In doing this work, he has used everything – such as symbols, colours, a deep spiritual sense – available to him from his Indian background (he was born in Mumbai in 1954) but added a sort of coldness and rigour and interest in abstraction one might associate with Modernist English sculpture (he has lived in England since 1972). In other words, the pieces Kapoor makes combine a sense of transcendence with something earthy and filled with material. Happy with both pure pigment and polished steel, he manages to be sublime and cold all at the same time.
Perhaps it is too easy to use his backgrounds as a way of explaining Kapoor.

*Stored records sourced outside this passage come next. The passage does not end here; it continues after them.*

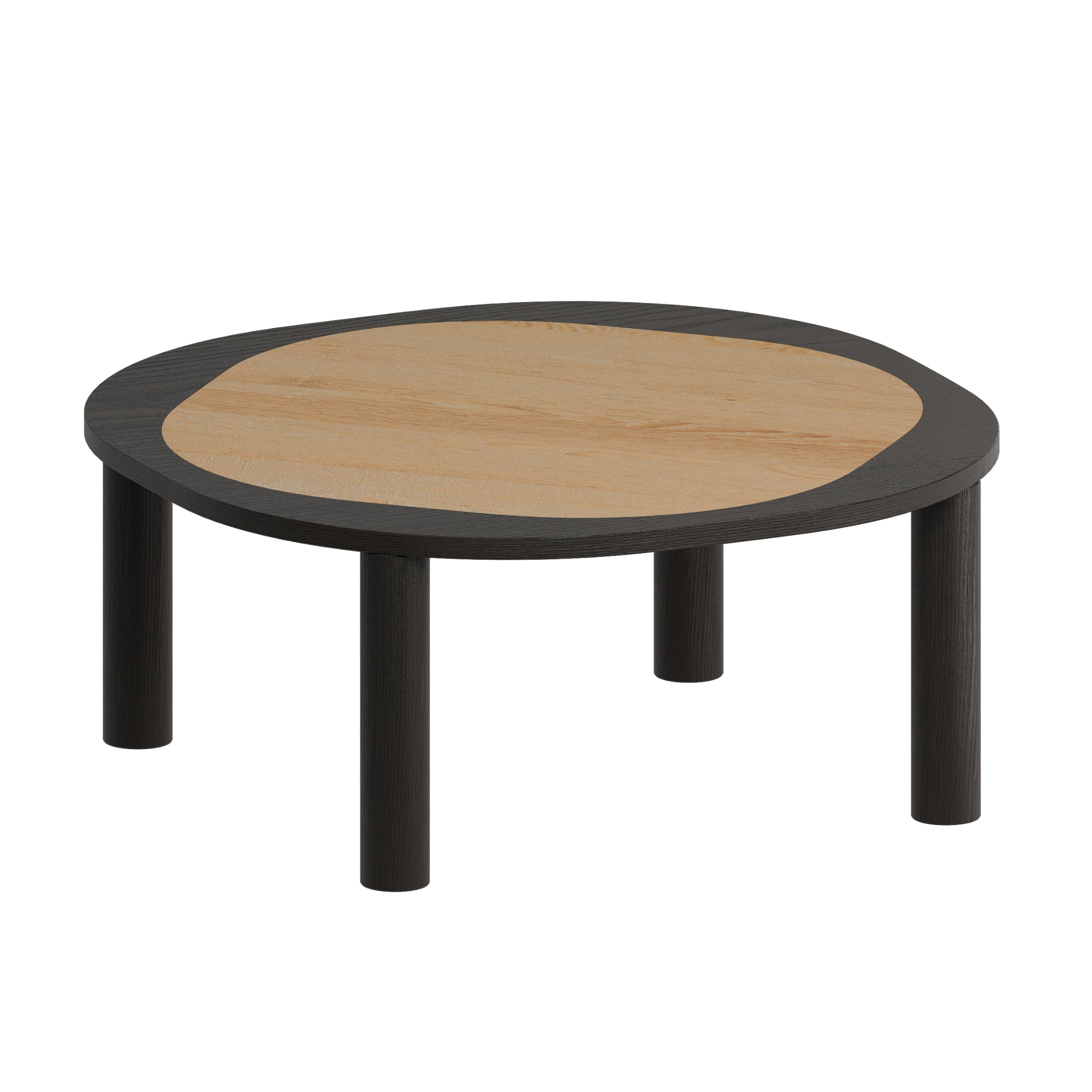 Stolik Mosai Large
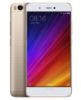 تصویر  گوشی موبایل شیائومی مدل Mi 5s ظرفیت 128 گیگابایت رم 4 گیگابایت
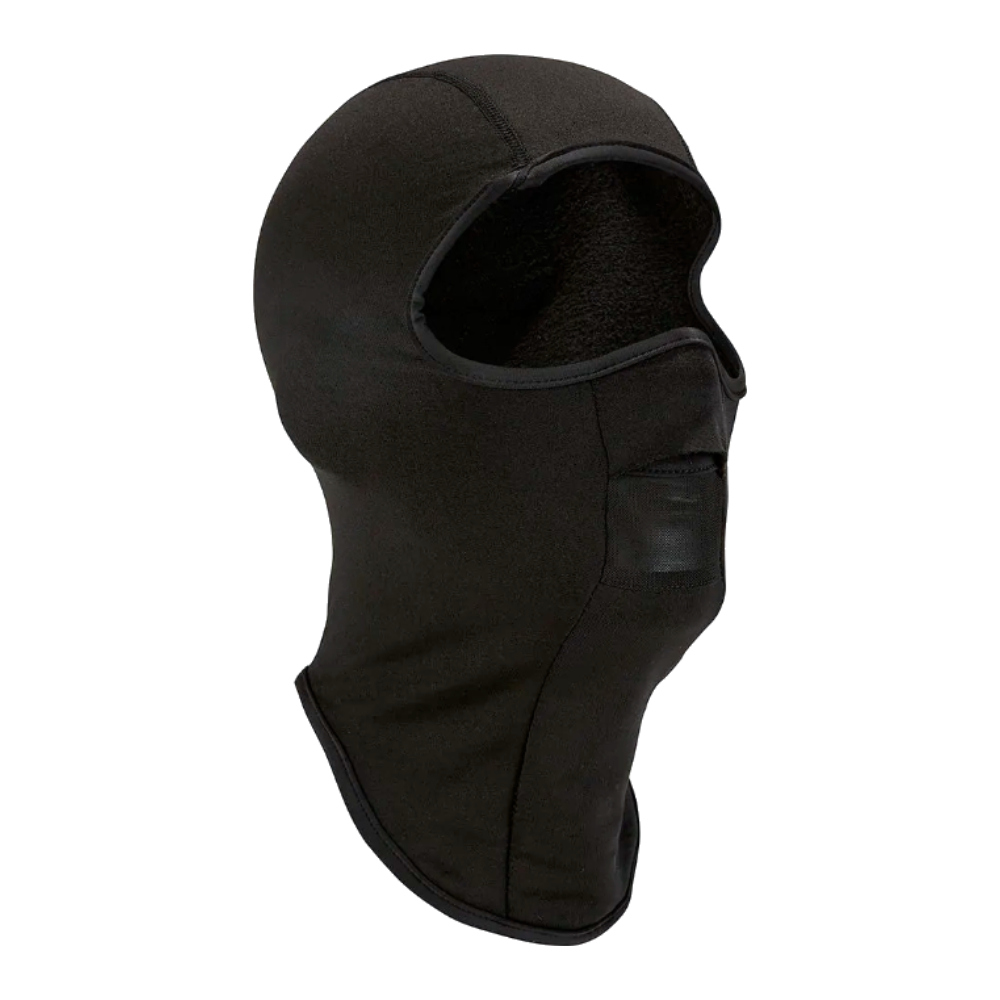 Gordini Lavawool Stretch Fleece Full Facemask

He could easily be an American artist in the tradition of Barnett Newman and Mark Rothko, interested in images of purity and spiritual grandeur, making the world in the light of the very first dawn or the very last night, using colour and shape to suggest primary and almost privately philosophical matters, using sculptural surface to suggest what the world looked like in the first calm moment after the great big bang.
Whereas Newman and Rothko moved towards a set of signature gestures, setting limits, narrowing a style towards an exploratory perfection and an enduring mystery, Kapoor is more restless, more clearly interested in the effects he can achieve. He is thus sometimes more bloated in his rhetoric and more obviously cosmic and metaphysical and less subtle. He is, in many ways, a crowd pleaser, and maybe this is no bad thing; crowds, after all, need art too. Some of Kapoor’s work would look good as part of the decoration by a brilliant designer in the window of an up-market store. The work is somehow not as satisfying when you are alone with it.

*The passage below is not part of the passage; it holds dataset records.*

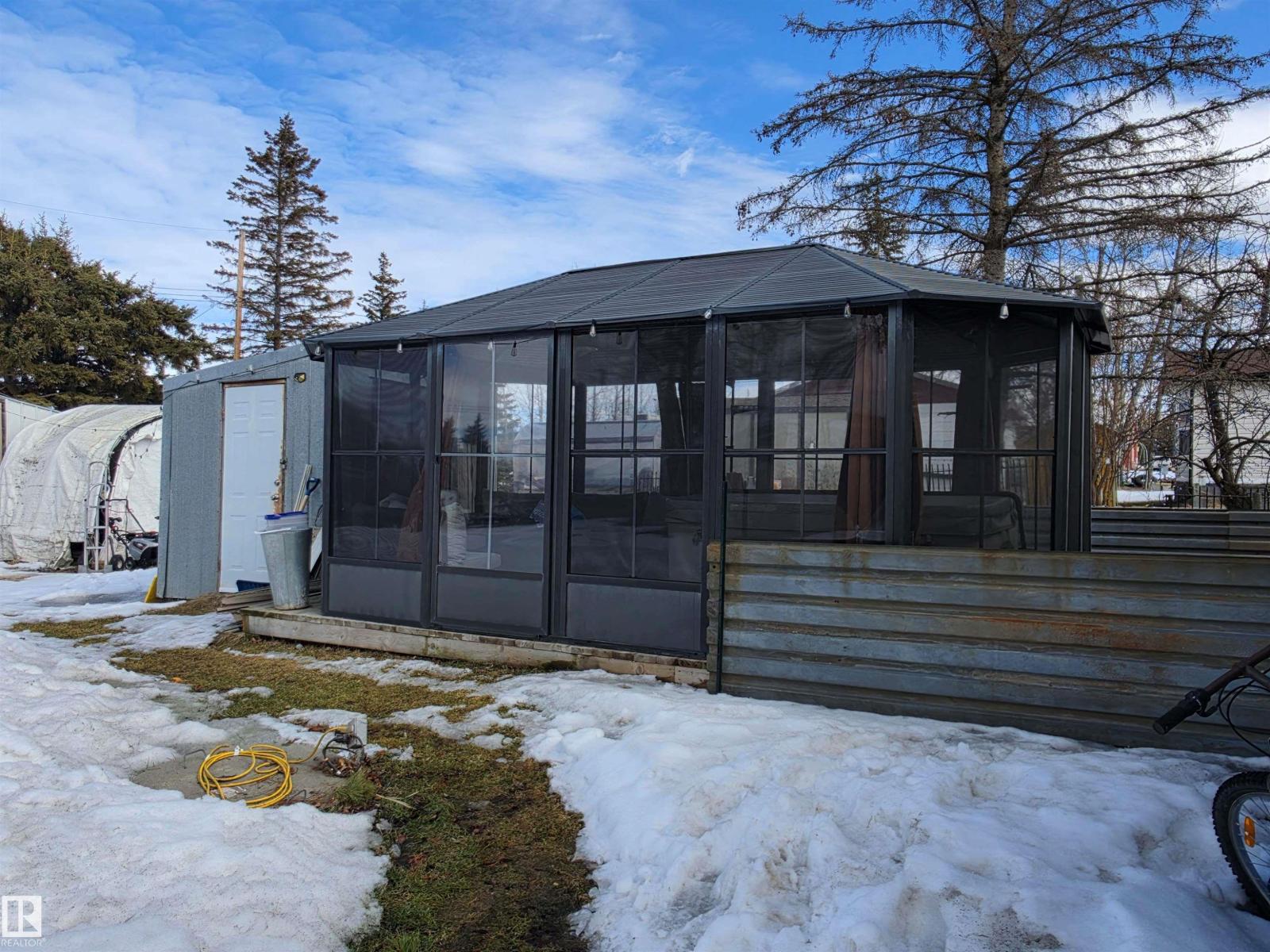 #202 56102 Rge Road 53, Cherhill, Alberta  T0E 0J0 - Photo 30 - E4481534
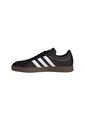 Tenis Adidas VL Court Base Hombre de adidas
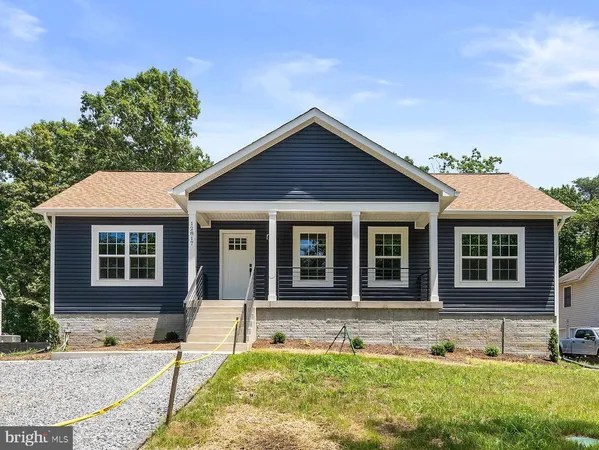 $500,000 | 12817 Plantation Drive, Spotsylvania, VA 22551
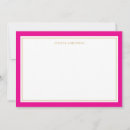 Recherche de magenta cartes invitations Élégant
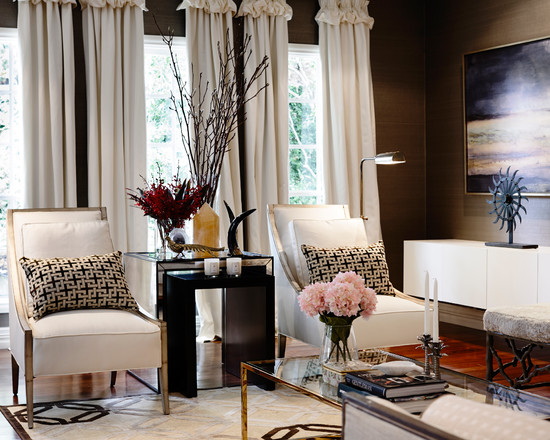 transitional-living-room (1)
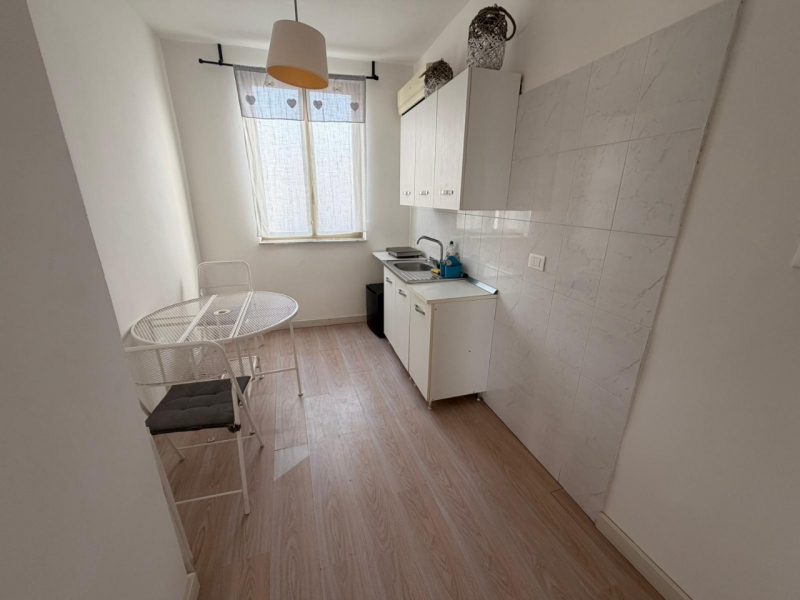 Attività Di B&B Centro 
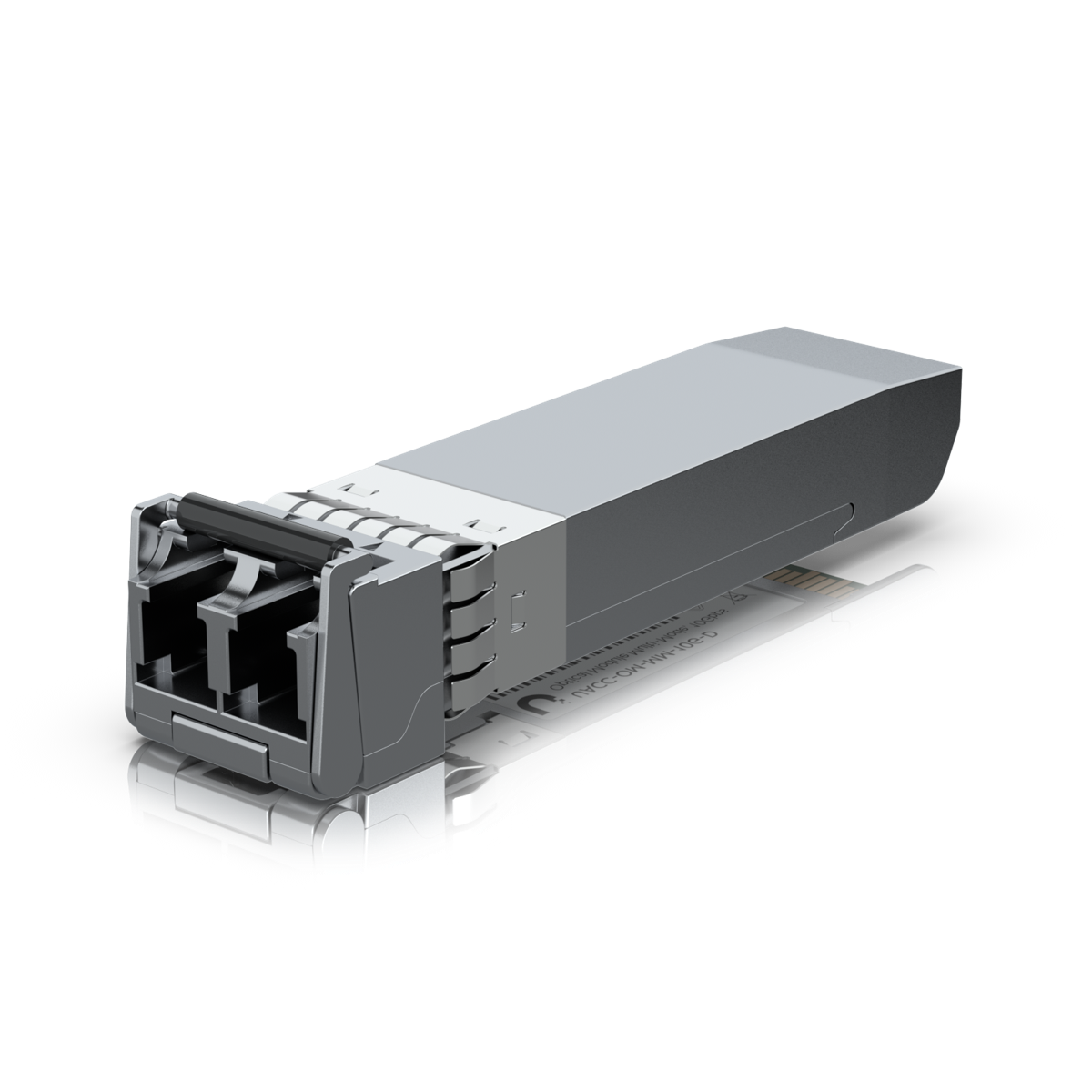 Ubiquiti 10G Multi-Mode Optical Module — view 2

But then when you see Kapoor’s drawings, especially the ones in which the vagina or the penis, or shapes which approximate to them, figure least prominently, when you look at the drawings which are most spare and spiritual, you realize his essential questing seriousness and inwardness as an artist, even if the results might seem at times too crudely philosophical or too emptily decorative.
As with the drawings of many artists, the drawings of Kapoor help us to look more closely and sympathetically at the large monuments he has made, such as the massive structures in playful steel which are currently on show as part of the Tees Valley Giants Project, or such as ‘Cloud Gate’ for the Millennium Park in Chicago, which is a sort of womb or a mirror or a piece of public fun, like something dropped from another planet. Or ‘Marsyas’, the big red stretched membrane installed in the Tate Modern in 2002. Or the strange steel platform moving at one revolution per hour on a circular track, ‘My Red Homeland’ from 2003. The more we read these objects as entirely private and poetic, as images produced with fear and uncertainty by a well-stocked unconscious, the better we see them.
Fear is important in Kapoor, much more than it seems to be. His work may seem unafraid but his use of colours like red and blue comes, it seems to me, from fear of what another colour or no colour might disclose; the smooth finish in much of his work is there because of fear of what the making of an unsmooth, unfinished surface might do. Kapoor’s imagination seeks to control and perfect, despite the illusion he creates to the contrary. Some of his titles are terrible (‘Past, Present, Future’ or ‘My Body Your Body’ or ‘Mother as Mountain’) and are an aspect of this fearful and, at times, heavy-handed effort to control.
In his efforts to play space off against void, surface against mass, colours such as red and blue against the blackness within them, abstraction against pure meaning, Kapoor is a godsend to curators and crowds. It is a lonely feeling to want his work calmer, more spare, but, despite everything, it is a feeling that will not go away.